Rat und Stadtbezirksräte
19.03.2019 - 6 Bebauungsplan mit örtlicher Bauvorschrift "An d...
Grunddaten
- TOP:
- Ö 6
- Zusätze:
- Verantwortlich: Leuer
- Datum:
- Di., 19.03.2019
- Status:
- gemischt (Sitzung abgeschlossen)
- Uhrzeit:
- 19:00
- Anlass:
- Sitzung
- Beratung:
- öffentlich
- Vorlageart:
- Beschlussvorlage
- Federführend:
- 61 Fachbereich Stadtplanung und Umweltschutz
- Beschluss:
- ungeändert beschlossen
Wortprotokoll
Für die Fachverwaltung anwesend ist Herr Bartels vom Fachbereich Stadtplanung und Umweltschutz. Zunächst teilt Herr Bartels mit, dass kein separater Aufstellungsbeschluss für den B-Plan "An der Schölke - neu" gefasst wurde; dieser läuft innewohnend mit dem Auslegungsbeschluss. Im Vergleich zur ersten Vorlage haben sich einige Änderungen in Details ergeben, z. B. wurde die Haupterschließungsstraße um einen Meter erweitert und der Hochwasserschutz aktualisiert.
Nach der summarischen Vorstellung der Beschlussvorlage durch Herrn Bartels ergeben sich diverse Rückfragen aus dem Kreis des Bezirksrates. Frau Ohnesorge erkundigt sich, warum der städtebauliche Vertrag nicht im Bezirksrat behandelt wurde. Dies soll in anderen Fällen geschehen sein. Sie bittet um Klärung, ob dem Stadtbezirksrat Westliches Ringgebiet der Vertrag zumindest jetzt zugänglich gemacht werden kann. Frau Sewella hält den Verzicht auf die 20 %-Quote für sozialverträgliche Mietwohnraum nicht für nachvollziehbar. Zudem fordert sie erneut das Verkehrsgutachten. Der heutige Beschluss käme insofern verfrüht.

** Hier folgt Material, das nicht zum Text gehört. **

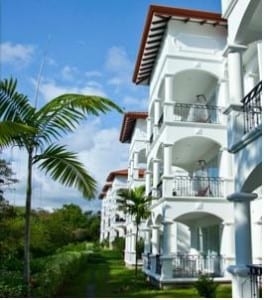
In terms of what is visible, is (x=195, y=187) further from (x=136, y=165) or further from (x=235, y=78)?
(x=136, y=165)

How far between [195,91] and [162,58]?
2532 millimetres

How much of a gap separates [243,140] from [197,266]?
10061 millimetres

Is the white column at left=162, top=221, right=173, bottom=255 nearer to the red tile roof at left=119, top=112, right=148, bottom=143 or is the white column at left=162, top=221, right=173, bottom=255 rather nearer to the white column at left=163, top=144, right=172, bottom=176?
the white column at left=163, top=144, right=172, bottom=176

Herr Bartels erwidert hierzu, dass der Verkehr aus dem Baugebiet an der Schölke geringfügig ist.
Auf Nachfrage erklärt er, dass der Überlauf Wiedebeinstraße für die Feuerwehr vorgesehen ist. Herr Hillger erkundigt sich, was unter den passiven Schallschutzmaßnahmen zu verstehen ist. Herr Bartels führt aus, dass besonders schutzwürdige Wohnbereiche (z. B. Schlafzimmer) rückwärtig errichtet werden sollen. Darüber hinaus soll mit dem jetzt möglichen zwei- bis dreigeschossigen Bau mehr Flexibilität auf Seiten des Investors erzeugt werden. Auskünfte zum Preis sind nicht möglich.
Herr Rau regt an, dass die Sanierung der Kreuzstraße und der Schüßlerstraße finanziell vom Investor getragen werden sollte. Herr Bartels teilt hierzu mit, dass vor Beginn der Baumaßnahme eine Bestandsaufnahme zum Zustand der Straßen erfolgt. Nachgehend erfolgt eine Regulierung der dann konkret verursachten Schäden, aber keine Grundsanierung.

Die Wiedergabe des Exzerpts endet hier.